Bayesian aggregation as connective tissue
Rather than simplify the model to fit analytical meta-analysis formulas, Gelman et al. (2018) simulated the external summaries directly:
- Use Stan to sample from the posterior defined by the hierarchical PK/PD model on the patient-level data.
- For each posterior draw, simulate the trial design underlying the published summaries to approximate their likelihood.
- Allow key parameters to vary by trial to reflect regimen differences, while partial pooling keeps estimates coherent with the internal evidence.
This approach respects the nonlinear structure of the pharmacometric model and keeps the connection between doses, concentrations, and responses intact. It turns average-only evidence into another constraint on the same mechanistic scaffold rather than a competing story told in a different statistical dialect.
Why it matters for modern drug discovery
Bridging individual and aggregate data in a unified Bayesian framework pays off in three ways that every PK/PD team can recognize:
- Designing smarter trials. Clinical trial simulations that borrow strength from published summaries reduce the risk of underdosing or overdosing new cohorts. Gelman et al. (2018) used the aggregated data to justify exploring twelve-week dosing intervals while maintaining efficacy thresholds.
- Communicating uncertainty. Posterior predictive checks and credible intervals keep physicians and regulators focused on uncertainty bands instead of point-estimate comparisons, aligning with the meta-analytic standards described in the Cochrane Handbook.
- Accelerating decision cycles. Once the model can ingest averages, literature updates can immediately refine dose projections, even before a data-sharing agreement yields patient-level records.
Series roadmap
To keep the focus on actionable PK/PD workflows, the next posts in this series will unpack the moving parts introduced here:
- PKPD Meta 102: Reconstructing External Likelihoods. Practical recipes for turning aggregated endpoint tables into Stan-friendly constraints, including variance propagation and sampling strategies.
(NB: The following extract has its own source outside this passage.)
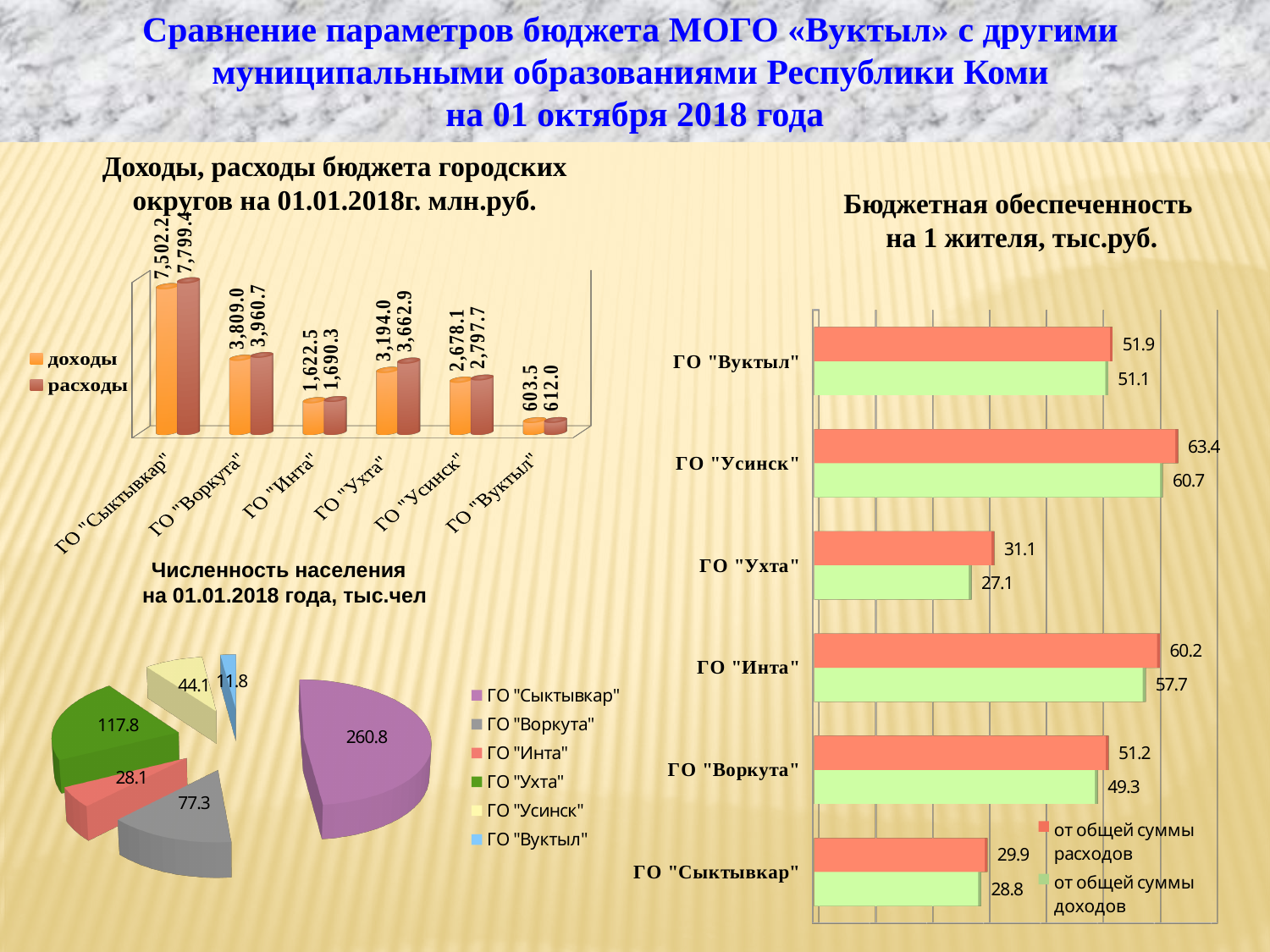
In the chart 'Численность населения на 01.01.2018 года, тыс.чел', what is the value for ГО "Ухта"? 117.8 What kind of chart is 'Численность населения на 01.01.2018 года, тыс.чел'? Pie chart In the chart 'Бюджетная обеспеченность на 1 жителя, тыс.руб.', how many city districts are shown? 6 In the chart 'Доходы, расходы бюджета городских округов на 01.01.2018г. млн.руб.', what is the difference between расходы and доходы for ГО "Вуктыл"? 8.5 In the chart 'Бюджетная обеспеченность на 1 жителя, тыс.руб.', what is the value 'от общей суммы доходов' for ГО "Инта"? 57.7 In the chart 'Численность населения на 01.01.2018 года, тыс.чел', which city district has the smallest slice? ГО "Вуктыл" In the chart 'Доходы, расходы бюджета городских округов на 01.01.2018г. млн.руб.', what is the доходы value for ГО "Вуктыл"? 603.5 In the chart 'Доходы, расходы бюджета городских округов на 01.01.2018г. млн.руб.', how many series does the legend list? 2 In the chart 'Бюджетная обеспеченность на 1 жителя, тыс.руб.', what is the difference between 'от общей суммы расходов' and 'от общей суммы доходов' for ГО "Ухта"? 4.0 In the chart 'Доходы, расходы бюджета городских округов на 01.01.2018г. млн.руб.', which city district has the highest расходы? ГО "Сыктывкар" In the chart 'Бюджетная обеспеченность на 1 жителя, тыс.руб.', which city district has the highest value 'от общей суммы расходов'? ГО "Усинск" In the chart 'Доходы, расходы бюджета городских округов на 01.01.2018г. млн.руб.', what is the расходы value for ГО "Ухта"? 3,662.9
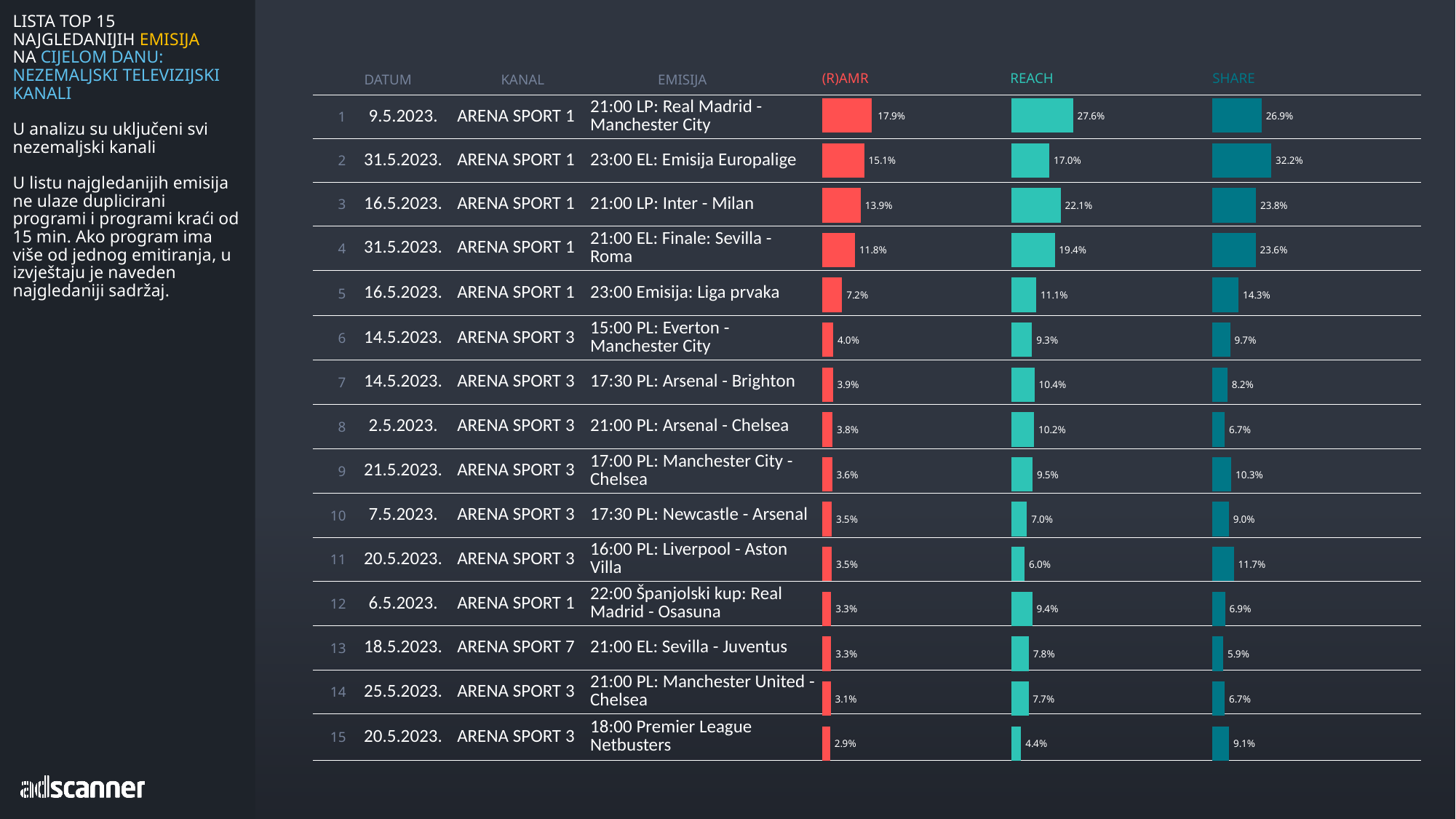
What is the SHARE value for 23:00 EL: Emisija Europalige? 32.2% Which programme has the lowest SHARE value? 21:00 EL: Sevilla - Juventus Do the (R)AMR values rise or fall going down the table from rank 1 to rank 15? Fall What is the REACH value for 21:00 LP: Inter - Milan? 22.1% What is the (R)AMR value for 21:00 LP: Real Madrid - Manchester City? 17.9% Which programme has the highest SHARE value? 23:00 EL: Emisija Europalige How many programmes are listed in the table? 15 What is the difference in REACH between 21:00 LP: Real Madrid - Manchester City and 23:00 EL: Emisija Europalige? 10.6% Which programme has the lowest REACH value? 18:00 Premier League Netbusters Which is larger, the SHARE for 21:00 EL: Finale: Sevilla - Roma or the SHARE for 21:00 LP: Inter - Milan? 21:00 LP: Inter - Milan What kind of chart is used to show the (R)AMR, REACH and SHARE values? Bar chart How many bar-chart metric columns does the table contain? 3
- PKPD Meta 103: Designing Hierarchical Priors. How to pick hyperpriors that separate drug- and disease-level effects without over-smoothing regimen differences.
- PKPD Meta 201: Simulation-First Trial Design. Building decision criteria on posterior predictive distributions so schedule changes (e.g., q12w dosing) stay tethered to mechanistic insight.
- PKPD Meta 202: Communicating Evidence to Stakeholders. Packaging model outputs for regulators, clinicians, and program leaders who need clarity on risk, not just model fit metrics.
Key takeaways
- Treat each stage of drug discovery as an opportunity to update a single PK/PD story that can digest both individual trajectories and published averages.
- Use simulation-based Bayesian aggregation to extend mechanistic models instead of simplifying them to match analytical shortcuts.
- Document the evidence flow—what comes from internal trials, what comes from literature—to make your program inviting for future collaborators and reviewers.
Next up we will build the technical muscle to reconstruct external likelihoods so those literature summaries slot cleanly into your Stan models.